I have been dubious about the value of some of Jarrett's recent recordings - detecting self-indulgence in some of his solo concerts. Traces of that self-indulgence linger on in Keith's sleeve-notes to this CD, which describe how, after discussions with Haden, Jarrett "came up with ...the only perfect order of these great versions". Yet his self-confidence is justified here, as this is an excellent album which brings out the best in Jarrett.
In the opening For All We Know, Keith's piano is radiant, but Haden's mainly on-the-beat bass sounds stodgy and perhaps superfluous. Charlie contributes a respectable bass solo, although his intonation occasionally falters.
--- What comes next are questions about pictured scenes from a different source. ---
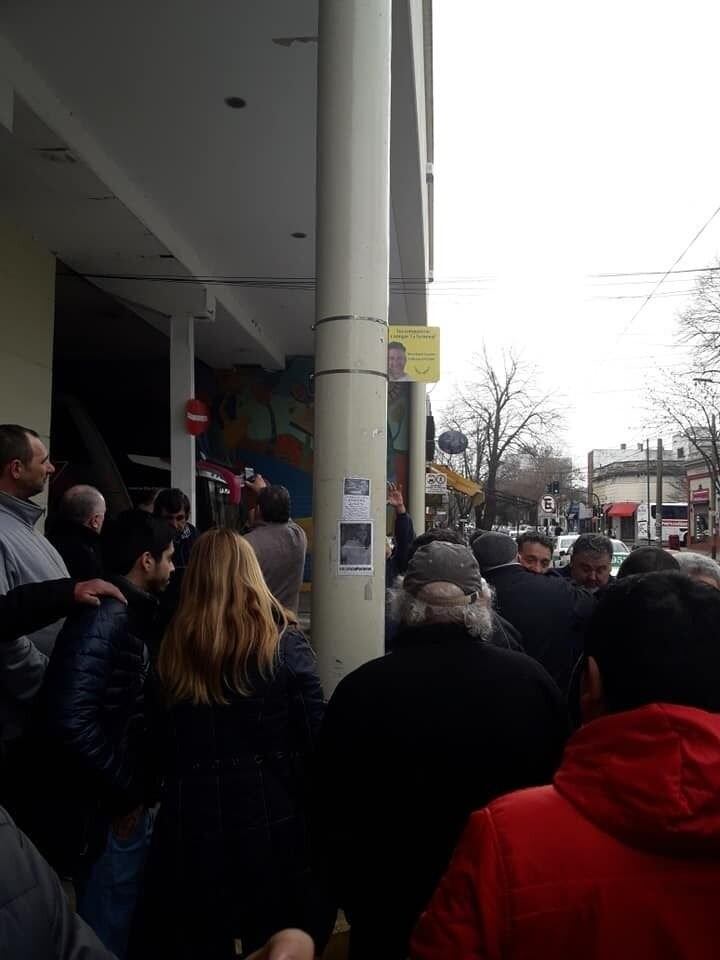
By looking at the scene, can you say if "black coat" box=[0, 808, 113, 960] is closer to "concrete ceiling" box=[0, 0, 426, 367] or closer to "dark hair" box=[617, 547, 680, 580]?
"dark hair" box=[617, 547, 680, 580]

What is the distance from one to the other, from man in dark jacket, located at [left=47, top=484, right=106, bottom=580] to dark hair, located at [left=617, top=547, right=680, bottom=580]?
116 inches

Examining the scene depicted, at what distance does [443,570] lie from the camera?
2.41 metres

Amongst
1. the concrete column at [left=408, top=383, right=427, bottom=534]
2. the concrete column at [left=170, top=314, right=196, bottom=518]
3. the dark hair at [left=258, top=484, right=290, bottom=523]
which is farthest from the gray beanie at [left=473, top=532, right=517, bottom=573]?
the concrete column at [left=408, top=383, right=427, bottom=534]

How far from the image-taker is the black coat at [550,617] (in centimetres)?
397

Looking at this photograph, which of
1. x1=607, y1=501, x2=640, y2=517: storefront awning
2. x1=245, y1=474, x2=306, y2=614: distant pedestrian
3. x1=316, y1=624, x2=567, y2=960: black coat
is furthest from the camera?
x1=607, y1=501, x2=640, y2=517: storefront awning

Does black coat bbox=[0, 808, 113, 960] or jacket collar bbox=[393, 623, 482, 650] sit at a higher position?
jacket collar bbox=[393, 623, 482, 650]

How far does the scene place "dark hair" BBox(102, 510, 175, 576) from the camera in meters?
3.00

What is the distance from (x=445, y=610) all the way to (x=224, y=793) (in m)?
0.92

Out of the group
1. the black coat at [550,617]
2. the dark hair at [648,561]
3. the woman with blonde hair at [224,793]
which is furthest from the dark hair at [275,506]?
the woman with blonde hair at [224,793]

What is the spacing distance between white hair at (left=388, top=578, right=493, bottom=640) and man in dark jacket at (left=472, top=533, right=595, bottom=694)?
1.76 m

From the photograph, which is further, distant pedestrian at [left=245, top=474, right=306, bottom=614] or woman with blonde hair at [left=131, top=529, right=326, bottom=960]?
distant pedestrian at [left=245, top=474, right=306, bottom=614]

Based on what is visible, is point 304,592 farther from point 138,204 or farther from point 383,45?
point 383,45

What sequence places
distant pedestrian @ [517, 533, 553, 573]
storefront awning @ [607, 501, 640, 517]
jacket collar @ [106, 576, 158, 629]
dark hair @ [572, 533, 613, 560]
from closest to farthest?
jacket collar @ [106, 576, 158, 629] → dark hair @ [572, 533, 613, 560] → distant pedestrian @ [517, 533, 553, 573] → storefront awning @ [607, 501, 640, 517]

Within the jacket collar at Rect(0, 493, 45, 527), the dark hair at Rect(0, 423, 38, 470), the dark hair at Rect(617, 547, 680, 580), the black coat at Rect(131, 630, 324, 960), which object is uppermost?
the dark hair at Rect(0, 423, 38, 470)
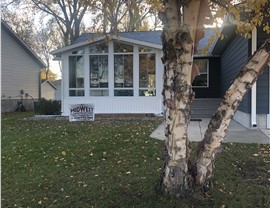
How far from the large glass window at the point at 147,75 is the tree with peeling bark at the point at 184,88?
1042 centimetres

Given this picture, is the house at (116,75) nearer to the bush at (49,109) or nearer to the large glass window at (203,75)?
the bush at (49,109)

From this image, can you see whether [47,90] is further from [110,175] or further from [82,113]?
[110,175]

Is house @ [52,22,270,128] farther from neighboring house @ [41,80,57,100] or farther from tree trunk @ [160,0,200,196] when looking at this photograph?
neighboring house @ [41,80,57,100]

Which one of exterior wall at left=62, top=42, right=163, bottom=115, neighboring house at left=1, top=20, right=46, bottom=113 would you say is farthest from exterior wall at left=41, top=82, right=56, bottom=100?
exterior wall at left=62, top=42, right=163, bottom=115

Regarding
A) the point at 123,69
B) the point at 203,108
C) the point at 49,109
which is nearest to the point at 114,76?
the point at 123,69

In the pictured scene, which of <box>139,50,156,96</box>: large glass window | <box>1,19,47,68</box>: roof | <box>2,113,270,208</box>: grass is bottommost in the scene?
<box>2,113,270,208</box>: grass

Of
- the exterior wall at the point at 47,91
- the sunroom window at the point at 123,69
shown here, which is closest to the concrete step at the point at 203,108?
the sunroom window at the point at 123,69

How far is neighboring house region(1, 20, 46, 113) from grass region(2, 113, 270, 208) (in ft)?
48.2

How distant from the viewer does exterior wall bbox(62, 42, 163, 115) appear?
14.3 metres

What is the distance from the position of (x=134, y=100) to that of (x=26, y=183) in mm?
9737

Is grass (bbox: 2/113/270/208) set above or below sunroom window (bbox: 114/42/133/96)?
below

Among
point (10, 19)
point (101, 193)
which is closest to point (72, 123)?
Result: point (101, 193)

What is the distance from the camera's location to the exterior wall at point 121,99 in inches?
563

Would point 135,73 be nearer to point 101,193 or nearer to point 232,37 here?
point 232,37
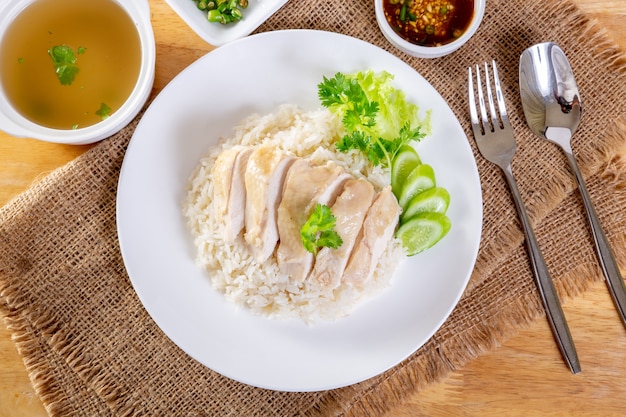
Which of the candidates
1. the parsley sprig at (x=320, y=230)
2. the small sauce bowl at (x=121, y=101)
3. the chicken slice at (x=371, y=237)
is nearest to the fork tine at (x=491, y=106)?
the chicken slice at (x=371, y=237)

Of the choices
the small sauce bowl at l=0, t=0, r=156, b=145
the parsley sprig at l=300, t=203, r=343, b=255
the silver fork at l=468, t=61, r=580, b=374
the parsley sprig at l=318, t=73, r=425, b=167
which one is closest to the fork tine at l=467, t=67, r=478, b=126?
the silver fork at l=468, t=61, r=580, b=374

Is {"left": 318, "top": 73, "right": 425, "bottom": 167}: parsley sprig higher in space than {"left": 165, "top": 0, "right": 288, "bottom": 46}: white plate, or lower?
lower

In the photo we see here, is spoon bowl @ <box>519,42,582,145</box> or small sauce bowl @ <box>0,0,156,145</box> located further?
spoon bowl @ <box>519,42,582,145</box>

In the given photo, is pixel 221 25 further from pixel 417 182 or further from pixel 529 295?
pixel 529 295

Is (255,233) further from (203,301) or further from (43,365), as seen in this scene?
(43,365)

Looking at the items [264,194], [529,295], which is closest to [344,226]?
[264,194]

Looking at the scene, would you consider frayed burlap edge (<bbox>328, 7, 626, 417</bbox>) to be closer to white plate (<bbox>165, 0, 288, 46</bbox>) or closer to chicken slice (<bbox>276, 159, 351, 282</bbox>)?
chicken slice (<bbox>276, 159, 351, 282</bbox>)

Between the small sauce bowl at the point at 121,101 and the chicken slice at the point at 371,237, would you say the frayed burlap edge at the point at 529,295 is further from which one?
the small sauce bowl at the point at 121,101
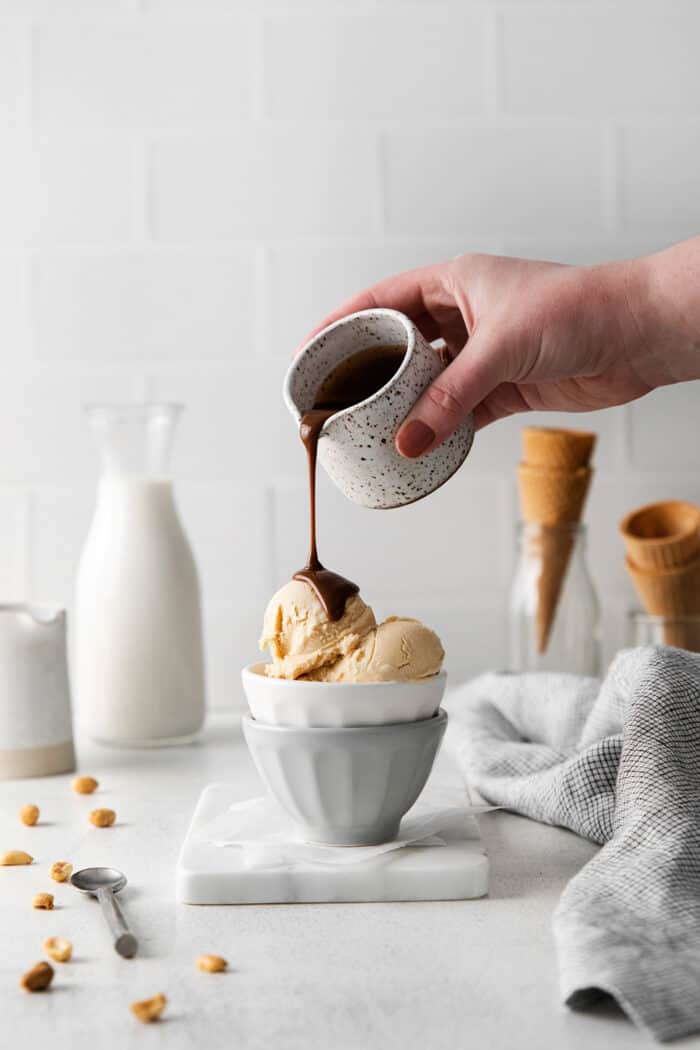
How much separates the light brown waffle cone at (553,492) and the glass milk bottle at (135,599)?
0.47 metres

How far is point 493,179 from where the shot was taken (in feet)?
5.75

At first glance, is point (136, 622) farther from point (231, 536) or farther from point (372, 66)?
point (372, 66)

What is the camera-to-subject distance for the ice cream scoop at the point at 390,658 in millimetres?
956

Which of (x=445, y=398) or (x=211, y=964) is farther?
(x=445, y=398)

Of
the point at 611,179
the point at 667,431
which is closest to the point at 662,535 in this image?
the point at 667,431

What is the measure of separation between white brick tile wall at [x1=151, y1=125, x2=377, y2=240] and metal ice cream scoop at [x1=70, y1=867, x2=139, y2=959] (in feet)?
3.34

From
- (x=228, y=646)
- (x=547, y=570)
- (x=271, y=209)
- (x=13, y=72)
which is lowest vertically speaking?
(x=228, y=646)

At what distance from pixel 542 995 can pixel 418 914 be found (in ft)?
0.55

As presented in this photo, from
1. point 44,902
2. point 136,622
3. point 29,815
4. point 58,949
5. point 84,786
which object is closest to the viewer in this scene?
point 58,949

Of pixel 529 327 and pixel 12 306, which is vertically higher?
pixel 12 306

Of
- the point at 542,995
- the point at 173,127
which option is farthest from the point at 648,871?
the point at 173,127

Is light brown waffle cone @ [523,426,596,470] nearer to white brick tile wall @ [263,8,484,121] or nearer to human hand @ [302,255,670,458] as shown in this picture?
human hand @ [302,255,670,458]

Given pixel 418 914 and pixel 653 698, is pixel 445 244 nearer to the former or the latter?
pixel 653 698

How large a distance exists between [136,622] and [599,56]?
1.04 metres
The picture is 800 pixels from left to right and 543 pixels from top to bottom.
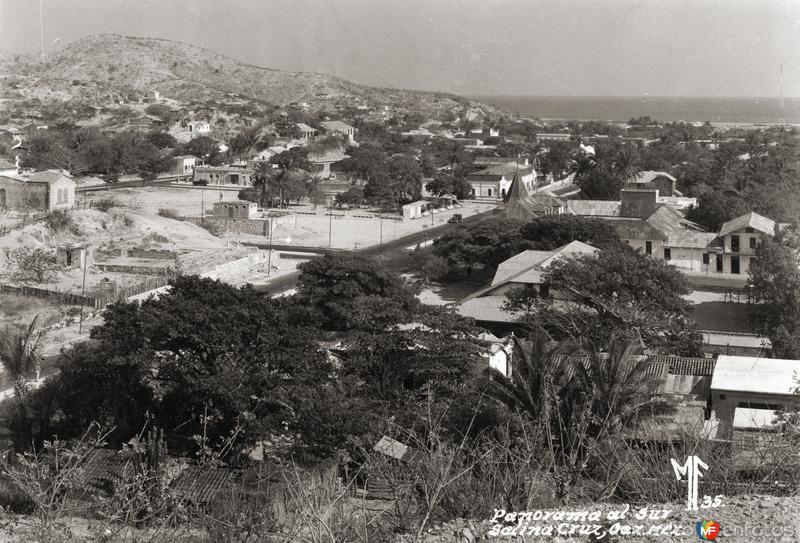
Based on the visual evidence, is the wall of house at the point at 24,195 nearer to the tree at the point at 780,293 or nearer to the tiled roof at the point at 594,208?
the tiled roof at the point at 594,208

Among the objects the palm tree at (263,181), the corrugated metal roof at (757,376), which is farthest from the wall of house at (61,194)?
the corrugated metal roof at (757,376)

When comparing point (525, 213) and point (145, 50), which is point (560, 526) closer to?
point (525, 213)

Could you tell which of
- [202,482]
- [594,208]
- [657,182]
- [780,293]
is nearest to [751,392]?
[202,482]

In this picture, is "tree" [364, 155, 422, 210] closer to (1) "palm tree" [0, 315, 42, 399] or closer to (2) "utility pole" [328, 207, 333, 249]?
(2) "utility pole" [328, 207, 333, 249]

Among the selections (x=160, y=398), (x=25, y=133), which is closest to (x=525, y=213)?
(x=160, y=398)

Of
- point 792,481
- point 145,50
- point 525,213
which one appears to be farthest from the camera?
point 145,50

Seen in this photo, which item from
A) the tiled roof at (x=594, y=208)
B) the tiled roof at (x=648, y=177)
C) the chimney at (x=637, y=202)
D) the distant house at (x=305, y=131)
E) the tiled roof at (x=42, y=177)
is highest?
the distant house at (x=305, y=131)
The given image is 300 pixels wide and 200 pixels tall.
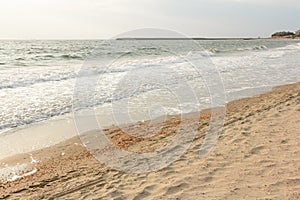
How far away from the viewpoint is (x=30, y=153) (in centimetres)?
543

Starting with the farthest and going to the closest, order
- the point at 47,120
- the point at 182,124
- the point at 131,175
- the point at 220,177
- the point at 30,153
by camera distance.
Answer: the point at 47,120 < the point at 182,124 < the point at 30,153 < the point at 131,175 < the point at 220,177

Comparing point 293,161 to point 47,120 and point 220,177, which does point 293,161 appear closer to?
point 220,177

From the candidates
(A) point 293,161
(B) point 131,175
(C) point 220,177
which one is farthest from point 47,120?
(A) point 293,161

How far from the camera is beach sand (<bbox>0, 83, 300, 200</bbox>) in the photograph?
3.38m

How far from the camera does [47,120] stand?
729cm

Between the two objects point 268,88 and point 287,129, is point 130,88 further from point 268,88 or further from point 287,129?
point 287,129

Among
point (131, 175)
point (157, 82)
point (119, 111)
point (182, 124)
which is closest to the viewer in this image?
point (131, 175)

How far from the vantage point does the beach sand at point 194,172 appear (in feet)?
11.1

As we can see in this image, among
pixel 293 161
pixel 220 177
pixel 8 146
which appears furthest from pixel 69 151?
pixel 293 161

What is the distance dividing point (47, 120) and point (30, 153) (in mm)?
1931

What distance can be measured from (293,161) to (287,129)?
1.30 metres

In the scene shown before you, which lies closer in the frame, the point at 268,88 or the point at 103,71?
the point at 268,88

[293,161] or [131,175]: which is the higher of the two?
[293,161]

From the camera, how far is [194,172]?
3826mm
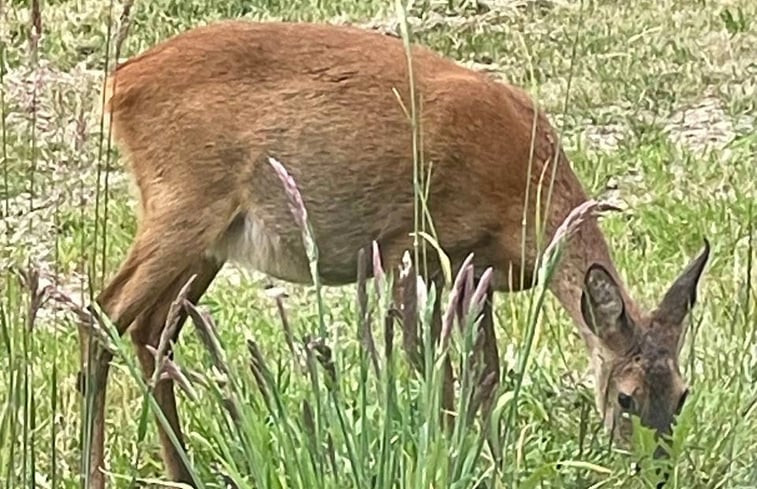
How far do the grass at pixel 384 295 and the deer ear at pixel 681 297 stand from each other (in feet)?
0.37

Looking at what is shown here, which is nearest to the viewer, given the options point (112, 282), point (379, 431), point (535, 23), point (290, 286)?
point (379, 431)

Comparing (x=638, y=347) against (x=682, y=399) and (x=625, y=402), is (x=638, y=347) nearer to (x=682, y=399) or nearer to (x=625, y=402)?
(x=625, y=402)

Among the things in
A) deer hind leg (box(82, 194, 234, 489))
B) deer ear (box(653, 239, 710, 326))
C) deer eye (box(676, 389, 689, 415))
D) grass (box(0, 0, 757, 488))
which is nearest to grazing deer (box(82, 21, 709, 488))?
deer hind leg (box(82, 194, 234, 489))

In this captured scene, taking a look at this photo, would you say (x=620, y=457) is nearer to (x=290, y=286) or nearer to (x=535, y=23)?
(x=290, y=286)

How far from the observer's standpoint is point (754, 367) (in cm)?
438

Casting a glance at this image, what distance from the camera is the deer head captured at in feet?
16.4

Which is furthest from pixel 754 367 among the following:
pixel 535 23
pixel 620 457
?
pixel 535 23

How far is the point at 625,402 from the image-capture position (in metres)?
5.07

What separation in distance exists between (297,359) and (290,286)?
4015mm

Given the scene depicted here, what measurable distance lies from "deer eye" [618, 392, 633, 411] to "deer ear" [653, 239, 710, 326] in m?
0.24

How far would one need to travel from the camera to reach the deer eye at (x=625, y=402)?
5027 mm

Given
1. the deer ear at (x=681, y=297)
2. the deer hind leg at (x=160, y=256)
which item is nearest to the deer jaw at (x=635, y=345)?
the deer ear at (x=681, y=297)

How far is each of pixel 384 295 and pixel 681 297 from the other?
2308 millimetres

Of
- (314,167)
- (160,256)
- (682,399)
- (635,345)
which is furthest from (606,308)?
(160,256)
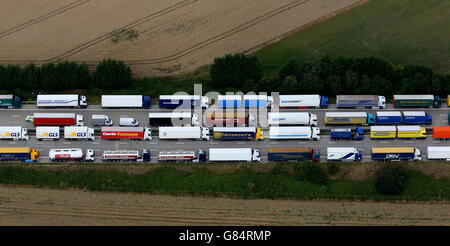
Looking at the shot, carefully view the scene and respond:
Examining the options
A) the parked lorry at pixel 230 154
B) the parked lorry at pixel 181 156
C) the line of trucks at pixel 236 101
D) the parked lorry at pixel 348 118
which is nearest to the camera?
the parked lorry at pixel 230 154

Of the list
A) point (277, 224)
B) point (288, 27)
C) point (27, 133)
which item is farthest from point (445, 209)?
point (27, 133)

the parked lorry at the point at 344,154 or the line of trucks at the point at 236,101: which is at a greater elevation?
the line of trucks at the point at 236,101

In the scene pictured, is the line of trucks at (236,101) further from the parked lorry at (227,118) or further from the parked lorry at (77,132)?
the parked lorry at (77,132)

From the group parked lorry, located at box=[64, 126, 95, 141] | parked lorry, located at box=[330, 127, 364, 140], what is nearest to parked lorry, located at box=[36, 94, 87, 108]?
parked lorry, located at box=[64, 126, 95, 141]

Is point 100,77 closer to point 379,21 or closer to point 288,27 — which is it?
point 288,27

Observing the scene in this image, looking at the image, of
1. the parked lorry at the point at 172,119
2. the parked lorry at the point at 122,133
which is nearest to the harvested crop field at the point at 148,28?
the parked lorry at the point at 172,119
This slow number sets the prevailing tone for the whole album, which largely consists of unhackneyed ballads.
In Where Can I Go Without You (co-written by Peggy Lee and Oliver Jones), the double bass continues to plod and you can hear Keith humming along to himself - although not as obtrusively as he sometimes does.
The tempo picks up slightly for No Moon at All and Haden's walking bass injects more propulsion into the proceedings. It is a surprise to hear the duo tackling One Day I'll Fly Away, a song which was a hit for singer Randy Crawford in 1980, but Jarrett is the right man to draw out its gentle poignancy. He doesn't stray very far from the tune but that's all right because it's a lovely melody.
At more than eleven minutes, I'm Gonna Laugh You Right out of My Life is the longest track on the CD - yet another slow number which allows Keith to indulge his penchant for lyricism. Body and Soul is also an extended performance, with Jarrett venturing a long way from the melody, which is suggested rather than stated. Eventually the ballad tempo is doubled: only the second example on the album of a mid-range tempo. Keith can again be heard humming along.
Goodbye is very slow - almost funereal - but the sincerity in the performance carries it through. The CD ends with Don't Ever Leave Me, a little-known Jerome Kern composition from the 1929 musical Sweet Adeline. It is another slow number but its thoughtfulness takes you along with it.
Having begun to weary of some of Keith Jarett's recent doodling, I was reassured by this engaging album that there's life in the old pianist yet.